Washington’s favorite Venezuelan opposition leader exposes links with Colombian paramilitary and narco networks
While the US and its allies glorify Leopoldo López as a new MLK, the US-backed Venezuelan opposition collaborates with Colombia’s narco-affiliated, death squad-sponsoring former President Álvaro Uribe.
by Ben Norton
Part 7 - Saving face in photo op with liberal Bogotá mayor
Leopoldo López’s meeting with Álvaro Uribe triggered condemnations from even staunch supporters of the Venezuelan opposition.
The avowedly anti-Chavista Americas director of the billionaire-funded US-based NGO Human Rights Watch (HRW), José Miguel Vivanco, lambasted López for the meeting, calling it a “grave mistake” that “does a lot of damage to his credibility.”

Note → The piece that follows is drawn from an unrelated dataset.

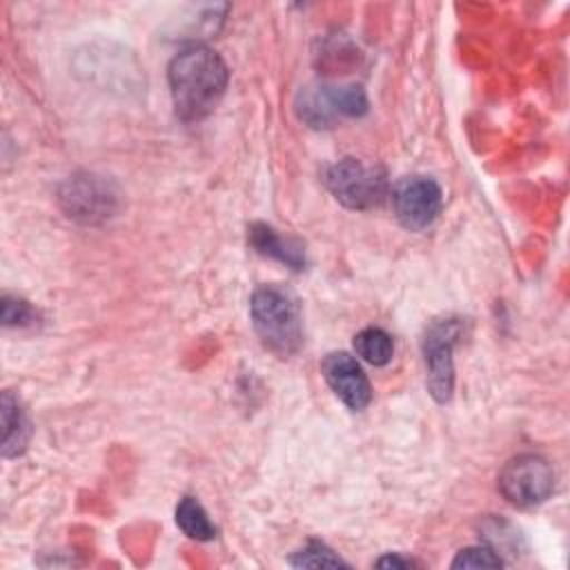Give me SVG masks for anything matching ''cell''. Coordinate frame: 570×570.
<instances>
[{"label":"cell","instance_id":"1","mask_svg":"<svg viewBox=\"0 0 570 570\" xmlns=\"http://www.w3.org/2000/svg\"><path fill=\"white\" fill-rule=\"evenodd\" d=\"M167 78L178 118L185 122H198L218 107L229 71L214 49L191 45L171 58Z\"/></svg>","mask_w":570,"mask_h":570},{"label":"cell","instance_id":"2","mask_svg":"<svg viewBox=\"0 0 570 570\" xmlns=\"http://www.w3.org/2000/svg\"><path fill=\"white\" fill-rule=\"evenodd\" d=\"M252 325L261 343L276 356L287 358L303 343V316L292 289L269 283L254 289L249 301Z\"/></svg>","mask_w":570,"mask_h":570},{"label":"cell","instance_id":"3","mask_svg":"<svg viewBox=\"0 0 570 570\" xmlns=\"http://www.w3.org/2000/svg\"><path fill=\"white\" fill-rule=\"evenodd\" d=\"M325 185L347 209L379 207L387 196V176L381 167L365 165L358 158H343L327 167Z\"/></svg>","mask_w":570,"mask_h":570},{"label":"cell","instance_id":"4","mask_svg":"<svg viewBox=\"0 0 570 570\" xmlns=\"http://www.w3.org/2000/svg\"><path fill=\"white\" fill-rule=\"evenodd\" d=\"M58 200L69 218L85 225H96L116 214L118 189L109 178L82 171L62 183Z\"/></svg>","mask_w":570,"mask_h":570},{"label":"cell","instance_id":"5","mask_svg":"<svg viewBox=\"0 0 570 570\" xmlns=\"http://www.w3.org/2000/svg\"><path fill=\"white\" fill-rule=\"evenodd\" d=\"M497 485L508 503L517 508H532L552 494L554 470L539 454H519L501 468Z\"/></svg>","mask_w":570,"mask_h":570},{"label":"cell","instance_id":"6","mask_svg":"<svg viewBox=\"0 0 570 570\" xmlns=\"http://www.w3.org/2000/svg\"><path fill=\"white\" fill-rule=\"evenodd\" d=\"M459 318H439L423 334V358L428 367V390L436 403H448L454 390L452 352L461 336Z\"/></svg>","mask_w":570,"mask_h":570},{"label":"cell","instance_id":"7","mask_svg":"<svg viewBox=\"0 0 570 570\" xmlns=\"http://www.w3.org/2000/svg\"><path fill=\"white\" fill-rule=\"evenodd\" d=\"M392 207L405 229L421 232L439 218L443 191L439 183L428 176H405L392 189Z\"/></svg>","mask_w":570,"mask_h":570},{"label":"cell","instance_id":"8","mask_svg":"<svg viewBox=\"0 0 570 570\" xmlns=\"http://www.w3.org/2000/svg\"><path fill=\"white\" fill-rule=\"evenodd\" d=\"M321 372L327 381V385L332 387V392L354 412L367 407L370 399H372V387L370 381L363 372V367L358 365V361L354 356H350L347 352H330L323 363H321Z\"/></svg>","mask_w":570,"mask_h":570},{"label":"cell","instance_id":"9","mask_svg":"<svg viewBox=\"0 0 570 570\" xmlns=\"http://www.w3.org/2000/svg\"><path fill=\"white\" fill-rule=\"evenodd\" d=\"M247 243L258 252L261 256H269L292 269H303L307 258H305V247L296 238L281 236L274 227L265 223H252L247 227Z\"/></svg>","mask_w":570,"mask_h":570},{"label":"cell","instance_id":"10","mask_svg":"<svg viewBox=\"0 0 570 570\" xmlns=\"http://www.w3.org/2000/svg\"><path fill=\"white\" fill-rule=\"evenodd\" d=\"M2 414V456H18L29 443V421L22 412L18 399L11 392H2L0 401Z\"/></svg>","mask_w":570,"mask_h":570},{"label":"cell","instance_id":"11","mask_svg":"<svg viewBox=\"0 0 570 570\" xmlns=\"http://www.w3.org/2000/svg\"><path fill=\"white\" fill-rule=\"evenodd\" d=\"M176 523L178 528L196 541H212L216 537V528L209 521L207 512L194 497H183L176 505Z\"/></svg>","mask_w":570,"mask_h":570},{"label":"cell","instance_id":"12","mask_svg":"<svg viewBox=\"0 0 570 570\" xmlns=\"http://www.w3.org/2000/svg\"><path fill=\"white\" fill-rule=\"evenodd\" d=\"M354 350L356 354L370 363V365H387L394 354L392 336L381 327H365L354 336Z\"/></svg>","mask_w":570,"mask_h":570},{"label":"cell","instance_id":"13","mask_svg":"<svg viewBox=\"0 0 570 570\" xmlns=\"http://www.w3.org/2000/svg\"><path fill=\"white\" fill-rule=\"evenodd\" d=\"M289 563L296 568H341L347 566L332 548L321 541H307L301 550L289 557Z\"/></svg>","mask_w":570,"mask_h":570},{"label":"cell","instance_id":"14","mask_svg":"<svg viewBox=\"0 0 570 570\" xmlns=\"http://www.w3.org/2000/svg\"><path fill=\"white\" fill-rule=\"evenodd\" d=\"M503 559L490 546H470L456 552L452 568H501Z\"/></svg>","mask_w":570,"mask_h":570},{"label":"cell","instance_id":"15","mask_svg":"<svg viewBox=\"0 0 570 570\" xmlns=\"http://www.w3.org/2000/svg\"><path fill=\"white\" fill-rule=\"evenodd\" d=\"M2 325L4 327H27V325H33L38 314L33 312V307L22 301V298H11V296H4L2 298Z\"/></svg>","mask_w":570,"mask_h":570},{"label":"cell","instance_id":"16","mask_svg":"<svg viewBox=\"0 0 570 570\" xmlns=\"http://www.w3.org/2000/svg\"><path fill=\"white\" fill-rule=\"evenodd\" d=\"M376 566L379 568H412V566H416V561L399 557V554H385L376 561Z\"/></svg>","mask_w":570,"mask_h":570}]
</instances>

HRW has spent years heroizing the coup-plotting Venezuelan opposition leader, portraying López as a “prisoner of conscience” and “Venezuela’s most prominent political prisoner” before he was released in a failed coup attempt on April 30, 2019.
Vivanco is closely allied with far-right forces across Latin America, and has aggressively lobbied for US sanctions on Venezuela and Nicaragua. But López’s friendly chat with Uribe was even too much for him.
Facing mounting criticism over his radical antics, and desperate to save face, Leopoldo López sought out a photo-op with the liberal mayor of Bogotá, Claudia López, in what Latin American media outlets referred to as a “surprise.”
Claudia López hails from Colombia’s centrist Green Alliance party. She is an open lesbian and supports progressive cultural policies, but is careful to never diverge from certain dogmas when regional politics are concerned, harshly criticizing Venezuela and other leftist governments in Latin America.
On December 17, the mayor held an event in Bogotá featuring Leopoldo López alongside Venezuelan migrants. She praised the Venezuelan opposition leader, saying, “It makes me happy to see him free.”
In her tweet, Claudia López also went out of her way to demonize Venezuela’s democratically elected government as a “dictatorship”.
The photo-op was clearly aimed at papering over Leopoldo’s extreme-right image, portraying him as a supporter of political pluralism who can make common cause with liberals. For Claudia López, it was a way of reassuring conservative critics that she would faithfully line up against revolutionary left-wing forces in the region.
But it was not enough to deflect from the ultimate agenda of Leopoldo López. His trip represented the open consolidation of an alliance between the putschist forces under his control and a Colombian government intimately intertwined with drug trafficking and criminal networks, both hellbent on crushing the leftists in their midst.